→ **EXTRACTED TEXT**:
The following information is provided by Meagher Energy Advisors. All inquiries on the following listings should be directed to Meagher. Hart Energy is not a brokerage firm and does not endorse or facilitate any transactions.

Petroleum International Inc. retained Meagher Energy Advisors to sell two packages of assets across several states.

The first package is comprised of nonoperated working interest in Kansas, Louisiana, New Mexico, Oklahoma and Texas. The other package includes royalty interest across Kansas, New Mexico, Oklahoma, Texas and Utah.

Bids for both packages are due Nov. 29. The sale is expected to close Dec. 27 with an effective date of Aug. 1.

For information visit meagheradvisors.com or contact Jacque Semple, project manager for Meagher, at jsemple@meagheradvisors.com or 918-481-5900 ext. 221.

→ **DATA EXCERPTS**:
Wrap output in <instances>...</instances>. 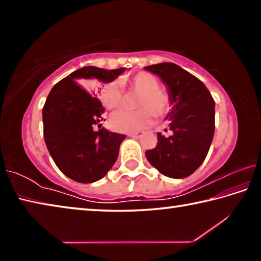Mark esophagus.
Listing matches in <instances>:
<instances>
[{"instance_id": "34e87169", "label": "esophagus", "mask_w": 261, "mask_h": 261, "mask_svg": "<svg viewBox=\"0 0 261 261\" xmlns=\"http://www.w3.org/2000/svg\"><path fill=\"white\" fill-rule=\"evenodd\" d=\"M143 135H144V131H136V132H131V134H129L127 136L132 137V138H139V137H141Z\"/></svg>"}]
</instances>
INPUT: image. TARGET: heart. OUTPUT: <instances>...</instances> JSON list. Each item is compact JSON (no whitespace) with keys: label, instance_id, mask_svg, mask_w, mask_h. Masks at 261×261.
<instances>
[{"label":"heart","instance_id":"obj_1","mask_svg":"<svg viewBox=\"0 0 261 261\" xmlns=\"http://www.w3.org/2000/svg\"><path fill=\"white\" fill-rule=\"evenodd\" d=\"M123 88L138 93L135 101L137 110H120L110 117V125L118 132H135L151 125L153 116H163L170 108V98L166 91L159 88V81L148 72H138L120 83L105 85L100 100L110 110L120 108L124 101Z\"/></svg>","mask_w":261,"mask_h":261}]
</instances>
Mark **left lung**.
Returning a JSON list of instances; mask_svg holds the SVG:
<instances>
[{
  "mask_svg": "<svg viewBox=\"0 0 261 261\" xmlns=\"http://www.w3.org/2000/svg\"><path fill=\"white\" fill-rule=\"evenodd\" d=\"M145 69L166 84L171 105L166 117L170 135L158 132L155 148L145 155L165 176L188 177L208 153L215 129V102L205 84L178 65L165 62Z\"/></svg>",
  "mask_w": 261,
  "mask_h": 261,
  "instance_id": "obj_1",
  "label": "left lung"
}]
</instances>
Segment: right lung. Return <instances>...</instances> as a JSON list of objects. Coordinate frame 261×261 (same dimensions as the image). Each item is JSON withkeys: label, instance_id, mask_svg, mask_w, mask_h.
<instances>
[{"label": "right lung", "instance_id": "add662e5", "mask_svg": "<svg viewBox=\"0 0 261 261\" xmlns=\"http://www.w3.org/2000/svg\"><path fill=\"white\" fill-rule=\"evenodd\" d=\"M125 68L106 70L84 67L51 88L42 108L43 137L53 160L69 178L93 183L103 177L117 160L125 135L93 126L102 121L105 108L78 83L87 79L110 83ZM100 125V124H99Z\"/></svg>", "mask_w": 261, "mask_h": 261}]
</instances>
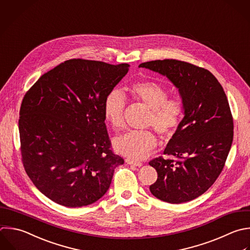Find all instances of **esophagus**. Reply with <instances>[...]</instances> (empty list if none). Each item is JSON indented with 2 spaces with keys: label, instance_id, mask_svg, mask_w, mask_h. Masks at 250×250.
I'll list each match as a JSON object with an SVG mask.
<instances>
[{
  "label": "esophagus",
  "instance_id": "esophagus-1",
  "mask_svg": "<svg viewBox=\"0 0 250 250\" xmlns=\"http://www.w3.org/2000/svg\"><path fill=\"white\" fill-rule=\"evenodd\" d=\"M125 161H126L128 164H130V165H135V166H138V167H141V166L143 165L142 162H138V161H135V160L130 159V158H126Z\"/></svg>",
  "mask_w": 250,
  "mask_h": 250
}]
</instances>
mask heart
I'll use <instances>...</instances> for the list:
<instances>
[{"instance_id": "1", "label": "heart", "mask_w": 250, "mask_h": 250, "mask_svg": "<svg viewBox=\"0 0 250 250\" xmlns=\"http://www.w3.org/2000/svg\"><path fill=\"white\" fill-rule=\"evenodd\" d=\"M129 90L137 101L150 108L146 125L153 127L162 138L173 137L184 117L183 101L178 97L168 98L167 89L155 81H138L131 84ZM126 104L127 100L118 89L110 90L104 99V119L115 130L124 128ZM156 144V138L150 131H130L114 140L116 150L135 160L146 158Z\"/></svg>"}]
</instances>
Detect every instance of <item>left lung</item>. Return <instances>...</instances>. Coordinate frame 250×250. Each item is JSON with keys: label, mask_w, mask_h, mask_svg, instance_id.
<instances>
[{"label": "left lung", "mask_w": 250, "mask_h": 250, "mask_svg": "<svg viewBox=\"0 0 250 250\" xmlns=\"http://www.w3.org/2000/svg\"><path fill=\"white\" fill-rule=\"evenodd\" d=\"M140 67L165 75L178 89L185 116L164 149L176 159L153 158L157 180L150 192L169 203H183L204 193L221 174L233 138L227 96L207 69L177 60H157Z\"/></svg>", "instance_id": "obj_1"}]
</instances>
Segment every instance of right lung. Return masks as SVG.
<instances>
[{
    "label": "right lung",
    "mask_w": 250,
    "mask_h": 250,
    "mask_svg": "<svg viewBox=\"0 0 250 250\" xmlns=\"http://www.w3.org/2000/svg\"><path fill=\"white\" fill-rule=\"evenodd\" d=\"M128 70V63L72 59L26 92L19 120L21 160L35 187L58 204L96 202L124 163L111 149L104 103Z\"/></svg>",
    "instance_id": "1"
}]
</instances>
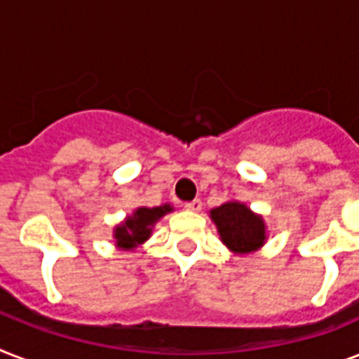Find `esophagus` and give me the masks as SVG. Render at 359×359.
Segmentation results:
<instances>
[{"label":"esophagus","mask_w":359,"mask_h":359,"mask_svg":"<svg viewBox=\"0 0 359 359\" xmlns=\"http://www.w3.org/2000/svg\"><path fill=\"white\" fill-rule=\"evenodd\" d=\"M186 210H191V212H199L203 208V203L199 199H194V201H186L184 203Z\"/></svg>","instance_id":"1"}]
</instances>
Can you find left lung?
<instances>
[{"label":"left lung","instance_id":"1","mask_svg":"<svg viewBox=\"0 0 359 359\" xmlns=\"http://www.w3.org/2000/svg\"><path fill=\"white\" fill-rule=\"evenodd\" d=\"M210 216L218 227L224 244L229 250L248 253L261 248L266 238L261 216H255L242 203H225L222 207L214 208Z\"/></svg>","mask_w":359,"mask_h":359}]
</instances>
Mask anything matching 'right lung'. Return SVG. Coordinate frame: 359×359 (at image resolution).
Returning <instances> with one entry per match:
<instances>
[{"instance_id": "1", "label": "right lung", "mask_w": 359, "mask_h": 359, "mask_svg": "<svg viewBox=\"0 0 359 359\" xmlns=\"http://www.w3.org/2000/svg\"><path fill=\"white\" fill-rule=\"evenodd\" d=\"M165 212H171L169 205L156 208H137L134 216H130L123 225H119L115 229V240L117 245L130 250L134 245L145 242L151 236V227L156 224V219H160Z\"/></svg>"}]
</instances>
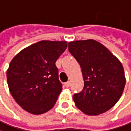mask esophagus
Here are the masks:
<instances>
[{
	"label": "esophagus",
	"mask_w": 131,
	"mask_h": 131,
	"mask_svg": "<svg viewBox=\"0 0 131 131\" xmlns=\"http://www.w3.org/2000/svg\"><path fill=\"white\" fill-rule=\"evenodd\" d=\"M65 86H66L67 88L70 87V86H71V81H68V82L65 83Z\"/></svg>",
	"instance_id": "esophagus-1"
}]
</instances>
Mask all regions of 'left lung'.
Instances as JSON below:
<instances>
[{
	"label": "left lung",
	"instance_id": "1",
	"mask_svg": "<svg viewBox=\"0 0 131 131\" xmlns=\"http://www.w3.org/2000/svg\"><path fill=\"white\" fill-rule=\"evenodd\" d=\"M68 50L79 63L84 86L73 96L75 105L88 115H99L113 107L126 84L123 65L103 44L89 39L68 43Z\"/></svg>",
	"mask_w": 131,
	"mask_h": 131
}]
</instances>
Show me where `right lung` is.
<instances>
[{
    "mask_svg": "<svg viewBox=\"0 0 131 131\" xmlns=\"http://www.w3.org/2000/svg\"><path fill=\"white\" fill-rule=\"evenodd\" d=\"M68 47L67 41L41 40L23 49L7 71L9 91L26 111L42 114L55 104L62 84L55 63Z\"/></svg>",
    "mask_w": 131,
    "mask_h": 131,
    "instance_id": "add662e5",
    "label": "right lung"
}]
</instances>
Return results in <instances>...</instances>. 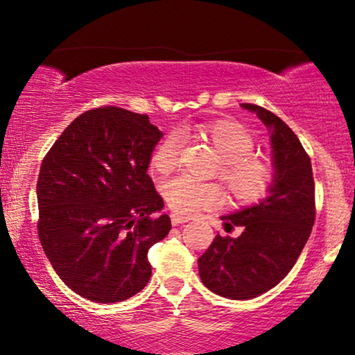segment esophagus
I'll return each instance as SVG.
<instances>
[{"label":"esophagus","instance_id":"obj_1","mask_svg":"<svg viewBox=\"0 0 355 355\" xmlns=\"http://www.w3.org/2000/svg\"><path fill=\"white\" fill-rule=\"evenodd\" d=\"M171 223L173 225H179V224H184V223H189V218L187 216H181V214H171Z\"/></svg>","mask_w":355,"mask_h":355}]
</instances>
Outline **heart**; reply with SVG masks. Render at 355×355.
Instances as JSON below:
<instances>
[{
	"instance_id": "b5f03b06",
	"label": "heart",
	"mask_w": 355,
	"mask_h": 355,
	"mask_svg": "<svg viewBox=\"0 0 355 355\" xmlns=\"http://www.w3.org/2000/svg\"><path fill=\"white\" fill-rule=\"evenodd\" d=\"M193 131L218 153L216 174L230 197L240 205H254L270 193L275 182V168L264 157L256 155V139L248 126L234 118H219L198 123ZM182 139L169 132L150 153V168L158 174H169L179 165ZM162 193L168 207L181 216H192L202 209H214L223 202V192L214 182H198L187 176L163 184Z\"/></svg>"
}]
</instances>
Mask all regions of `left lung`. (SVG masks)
<instances>
[{"label": "left lung", "mask_w": 355, "mask_h": 355, "mask_svg": "<svg viewBox=\"0 0 355 355\" xmlns=\"http://www.w3.org/2000/svg\"><path fill=\"white\" fill-rule=\"evenodd\" d=\"M254 112L272 131L275 182L259 205L223 216L224 227L237 239L216 235L200 256V279L207 288L229 300H251L285 279L300 258L315 220V184L311 158L285 121L254 104Z\"/></svg>", "instance_id": "left-lung-1"}]
</instances>
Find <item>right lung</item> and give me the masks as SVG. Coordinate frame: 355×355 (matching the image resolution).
Segmentation results:
<instances>
[{"instance_id":"add662e5","label":"right lung","mask_w":355,"mask_h":355,"mask_svg":"<svg viewBox=\"0 0 355 355\" xmlns=\"http://www.w3.org/2000/svg\"><path fill=\"white\" fill-rule=\"evenodd\" d=\"M162 131L147 115L99 107L76 116L41 162L38 237L64 284L112 304L150 280L147 253L171 230L147 174Z\"/></svg>"}]
</instances>
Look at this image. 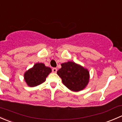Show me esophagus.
Here are the masks:
<instances>
[{
  "label": "esophagus",
  "instance_id": "34e87169",
  "mask_svg": "<svg viewBox=\"0 0 122 122\" xmlns=\"http://www.w3.org/2000/svg\"><path fill=\"white\" fill-rule=\"evenodd\" d=\"M57 71V69L56 68H53L52 69V72L53 73H56Z\"/></svg>",
  "mask_w": 122,
  "mask_h": 122
}]
</instances>
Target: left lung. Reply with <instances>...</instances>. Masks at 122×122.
I'll use <instances>...</instances> for the list:
<instances>
[{"instance_id": "obj_1", "label": "left lung", "mask_w": 122, "mask_h": 122, "mask_svg": "<svg viewBox=\"0 0 122 122\" xmlns=\"http://www.w3.org/2000/svg\"><path fill=\"white\" fill-rule=\"evenodd\" d=\"M57 74L64 85L72 91L82 90L89 81V72L75 62L69 61L61 64Z\"/></svg>"}]
</instances>
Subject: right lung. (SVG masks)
I'll return each instance as SVG.
<instances>
[{
  "label": "right lung",
  "instance_id": "obj_1",
  "mask_svg": "<svg viewBox=\"0 0 122 122\" xmlns=\"http://www.w3.org/2000/svg\"><path fill=\"white\" fill-rule=\"evenodd\" d=\"M50 72L51 69L45 66L44 64H36L24 74V79L29 86H36L44 82Z\"/></svg>",
  "mask_w": 122,
  "mask_h": 122
}]
</instances>
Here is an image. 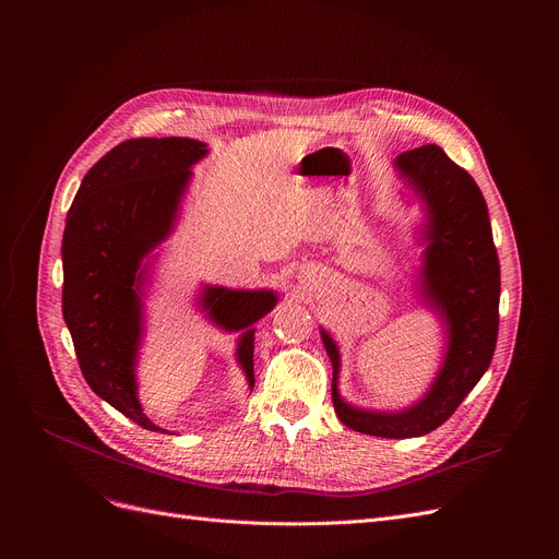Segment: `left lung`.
<instances>
[{"instance_id": "1", "label": "left lung", "mask_w": 559, "mask_h": 559, "mask_svg": "<svg viewBox=\"0 0 559 559\" xmlns=\"http://www.w3.org/2000/svg\"><path fill=\"white\" fill-rule=\"evenodd\" d=\"M407 186L424 201L428 222L421 267V299L447 324V354L428 394L399 413L348 405L337 390L340 350L321 329L333 362V407L340 421L373 437H421L442 426L487 371L498 337L501 267L491 238L487 203L472 174L437 144L396 158Z\"/></svg>"}]
</instances>
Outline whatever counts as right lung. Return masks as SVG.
<instances>
[{
    "instance_id": "right-lung-1",
    "label": "right lung",
    "mask_w": 559,
    "mask_h": 559,
    "mask_svg": "<svg viewBox=\"0 0 559 559\" xmlns=\"http://www.w3.org/2000/svg\"><path fill=\"white\" fill-rule=\"evenodd\" d=\"M209 146L190 138H135L83 176L63 233V319L91 390L138 426L163 432L138 401L142 285L150 255L171 233L190 167ZM201 308L224 331H245L238 362L253 388V324L274 310L272 289L205 287Z\"/></svg>"
}]
</instances>
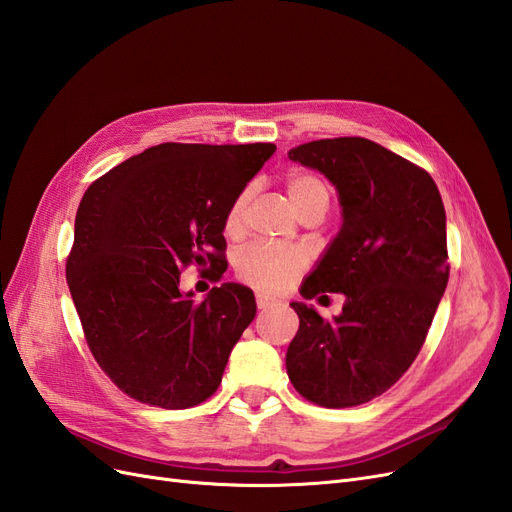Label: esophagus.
<instances>
[{"label":"esophagus","mask_w":512,"mask_h":512,"mask_svg":"<svg viewBox=\"0 0 512 512\" xmlns=\"http://www.w3.org/2000/svg\"><path fill=\"white\" fill-rule=\"evenodd\" d=\"M256 305H258V309H269L275 305V301L265 297V294H256Z\"/></svg>","instance_id":"1"}]
</instances>
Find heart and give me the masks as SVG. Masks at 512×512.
I'll return each mask as SVG.
<instances>
[{"instance_id":"heart-1","label":"heart","mask_w":512,"mask_h":512,"mask_svg":"<svg viewBox=\"0 0 512 512\" xmlns=\"http://www.w3.org/2000/svg\"><path fill=\"white\" fill-rule=\"evenodd\" d=\"M286 192L294 209L305 215L314 209L329 207V190L318 177L307 173H292L286 179ZM250 203V190L235 196L224 215L226 235L235 237L245 226V211ZM305 267V258L297 250L275 247L267 243H252L239 252L235 269L239 280L262 292H282Z\"/></svg>"}]
</instances>
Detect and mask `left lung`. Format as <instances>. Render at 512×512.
<instances>
[{"mask_svg": "<svg viewBox=\"0 0 512 512\" xmlns=\"http://www.w3.org/2000/svg\"><path fill=\"white\" fill-rule=\"evenodd\" d=\"M288 158L335 185L344 215L301 294H346L333 320L290 303L299 331L288 378L316 406H361L406 374L436 316L451 271L442 196L427 170L361 136L305 143Z\"/></svg>", "mask_w": 512, "mask_h": 512, "instance_id": "obj_1", "label": "left lung"}]
</instances>
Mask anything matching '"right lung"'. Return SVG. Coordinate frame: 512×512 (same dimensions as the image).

→ **CHALLENGE**: From the asset sale announcement above, set down verbatim the part that opens with the words containing "Bids for both" and closes with "918-481-5900 ext. 221.".

→ **OUTPUT OF THE TASK**:
Bids for both packages are due Nov. 29. The sale is expected to close Dec. 27 with an effective date of Aug. 1.

For information visit meagheradvisors.com or contact Jacque Semple, project manager for Meagher, at jsemple@meagheradvisors.com or 918-481-5900 ext. 221.